**Exercise goal:**
Print every line of the listing below without changing a single character.
====== Data for this task
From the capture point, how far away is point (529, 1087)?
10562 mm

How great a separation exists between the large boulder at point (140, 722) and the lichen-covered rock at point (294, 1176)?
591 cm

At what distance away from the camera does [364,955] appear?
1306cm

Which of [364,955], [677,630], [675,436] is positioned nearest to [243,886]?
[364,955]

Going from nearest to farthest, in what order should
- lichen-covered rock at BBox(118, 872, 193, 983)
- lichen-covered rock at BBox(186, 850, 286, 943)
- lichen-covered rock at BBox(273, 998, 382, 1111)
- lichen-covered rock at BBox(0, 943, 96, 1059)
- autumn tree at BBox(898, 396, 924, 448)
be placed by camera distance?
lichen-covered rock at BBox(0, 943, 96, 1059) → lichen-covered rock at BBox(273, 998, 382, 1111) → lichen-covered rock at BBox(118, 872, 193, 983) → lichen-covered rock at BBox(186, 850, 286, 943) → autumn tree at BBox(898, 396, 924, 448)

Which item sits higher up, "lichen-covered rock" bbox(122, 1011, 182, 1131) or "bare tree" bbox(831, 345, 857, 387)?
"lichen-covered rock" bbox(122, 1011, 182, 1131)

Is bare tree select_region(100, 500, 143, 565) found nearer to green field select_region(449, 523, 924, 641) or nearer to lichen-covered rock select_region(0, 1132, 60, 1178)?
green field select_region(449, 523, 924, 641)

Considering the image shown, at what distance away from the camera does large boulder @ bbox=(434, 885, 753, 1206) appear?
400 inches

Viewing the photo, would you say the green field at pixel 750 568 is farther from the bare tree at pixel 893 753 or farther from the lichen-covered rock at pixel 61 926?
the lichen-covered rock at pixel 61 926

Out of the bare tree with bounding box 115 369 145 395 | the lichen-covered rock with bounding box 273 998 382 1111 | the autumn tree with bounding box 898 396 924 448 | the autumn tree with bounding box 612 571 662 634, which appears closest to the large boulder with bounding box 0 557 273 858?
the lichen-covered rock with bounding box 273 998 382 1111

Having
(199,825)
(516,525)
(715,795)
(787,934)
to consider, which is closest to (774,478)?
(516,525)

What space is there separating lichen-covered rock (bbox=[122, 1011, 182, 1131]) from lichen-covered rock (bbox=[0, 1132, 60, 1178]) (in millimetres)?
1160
============
**Result for this exercise:**
From the capture point, how far away is point (529, 1087)?
10562 mm

How great a separation exists between the large boulder at point (140, 722) and the lichen-covered rock at point (294, 1176)?
591 cm

At what distance away from the camera does [364,955] appear?
1306cm

Which of [364,955], [677,630], [675,436] is positioned nearest to [243,886]?
[364,955]

Going from nearest to farthest, in what order should
- lichen-covered rock at BBox(118, 872, 193, 983)
- lichen-covered rock at BBox(186, 850, 286, 943)
- lichen-covered rock at BBox(273, 998, 382, 1111)
- lichen-covered rock at BBox(0, 943, 96, 1059)
- autumn tree at BBox(898, 396, 924, 448)
be placed by camera distance?
lichen-covered rock at BBox(0, 943, 96, 1059) → lichen-covered rock at BBox(273, 998, 382, 1111) → lichen-covered rock at BBox(118, 872, 193, 983) → lichen-covered rock at BBox(186, 850, 286, 943) → autumn tree at BBox(898, 396, 924, 448)

Which item sits higher up, "lichen-covered rock" bbox(122, 1011, 182, 1131) or "bare tree" bbox(831, 345, 857, 387)?
"lichen-covered rock" bbox(122, 1011, 182, 1131)

Is bare tree select_region(100, 500, 143, 565) found nearer to green field select_region(449, 523, 924, 641) or nearer to lichen-covered rock select_region(0, 1132, 60, 1178)?
green field select_region(449, 523, 924, 641)

Considering the image shown, at what distance away from the camera does large boulder @ bbox=(434, 885, 753, 1206) appear?
400 inches

Viewing the photo, would you say the green field at pixel 750 568 is farther from the bare tree at pixel 893 753 or farther from the lichen-covered rock at pixel 61 926?
the lichen-covered rock at pixel 61 926

Out of the bare tree with bounding box 115 369 145 395 | the lichen-covered rock with bounding box 273 998 382 1111 | the autumn tree with bounding box 898 396 924 448 | the autumn tree with bounding box 612 571 662 634, which appears closest to the large boulder with bounding box 0 557 273 858?
the lichen-covered rock with bounding box 273 998 382 1111

Having
(199,825)
(516,525)
(715,795)
(787,934)
to consider, which is closest to (774,478)?
(516,525)

What space is there separating lichen-covered rock (bbox=[122, 1011, 182, 1131]) from lichen-covered rock (bbox=[0, 1132, 60, 1178]) (in millimetres)?
1160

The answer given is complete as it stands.